20110208 xinhua
ROME/LONDON (Reuters) - Pirates firing guns and rocket propelled grenades hijacked an Italian oil tanker in the Indian Ocean on Tuesday and diverted the medium-sized vessel towards Somalia, Italian Navy and European Union officials said.
Seaborne gangs are making tens of millions of dollars in ransoms, and despite successful efforts to quell attacks in the Gulf of Aden, international navies have struggled to contain piracy in the Indian Ocean owing to the vast distances involved.
Ship industry associations have warned that over 40 percent of the world's seaborne oil supply passing through the Gulf of Aden and the Arabian Sea was at high risk from better equipped Somali pirates, who are able to operate further out at sea and for longer periods using mother ships.

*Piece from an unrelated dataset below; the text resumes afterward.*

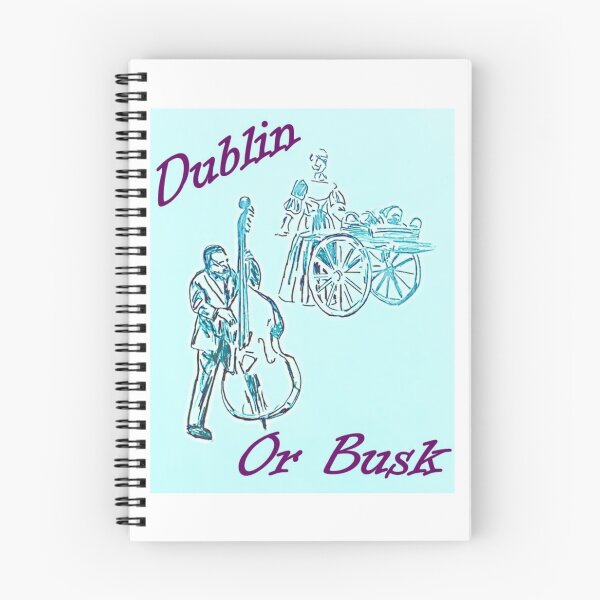 Item preview, Dublin or Busk light Blue  designed and sold by SJHorsfall.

The attack on the Savina Caylyn took place some 500 miles off the coast of India and 800 miles off Somalia, an Italian Navy spokesman said on Tuesday, adding that no-one among the crew of 17 Indians and five Italians was reported hurt.

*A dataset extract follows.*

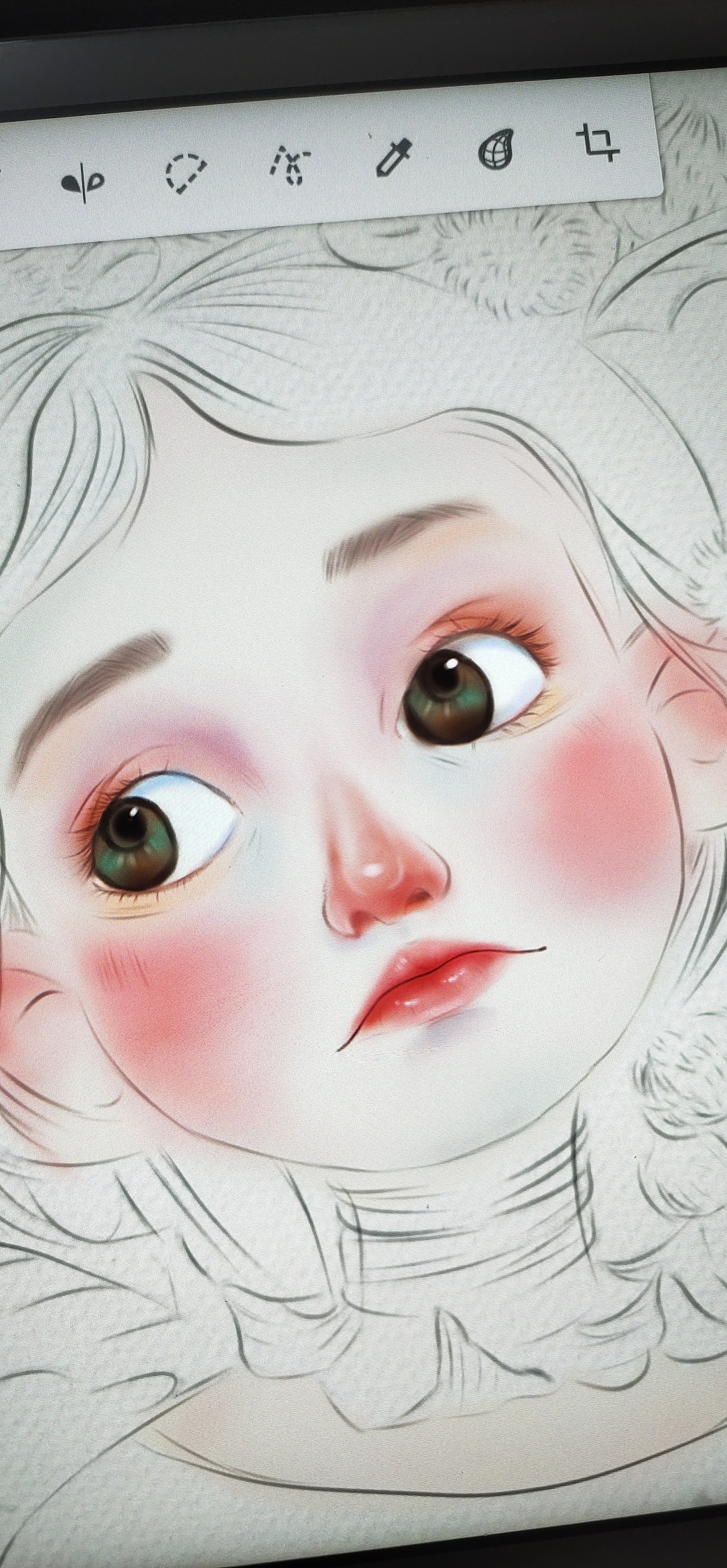 自学插画第五天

"It is heading west, in the direction of Somalia," Commander Paddy O'Kennedy, spokesman for the European Union Naval Force (EUNAVFOR) said later on Tuesday. "This is what we expected at this stage."

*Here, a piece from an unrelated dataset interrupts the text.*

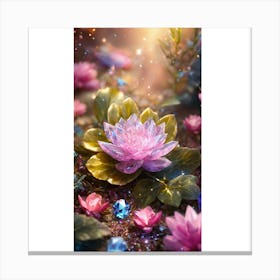 Lotus Flower 3 Canvas Print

EUNAVFOR said the vessel was boarded early on Tuesday after a sustained attack by one small high speed craft known as a skiff with five pirates firing small arms and four rocket propelled grenades.
An Italian navy frigate was heading to the scene but was some 600 miles away.
Responding to the growing threat, London's marine insurance market has expanded the stretch of waterways deemed high risk from seaborne raiders to include the Gulf of Oman and a wider stretch of the Indian Ocean.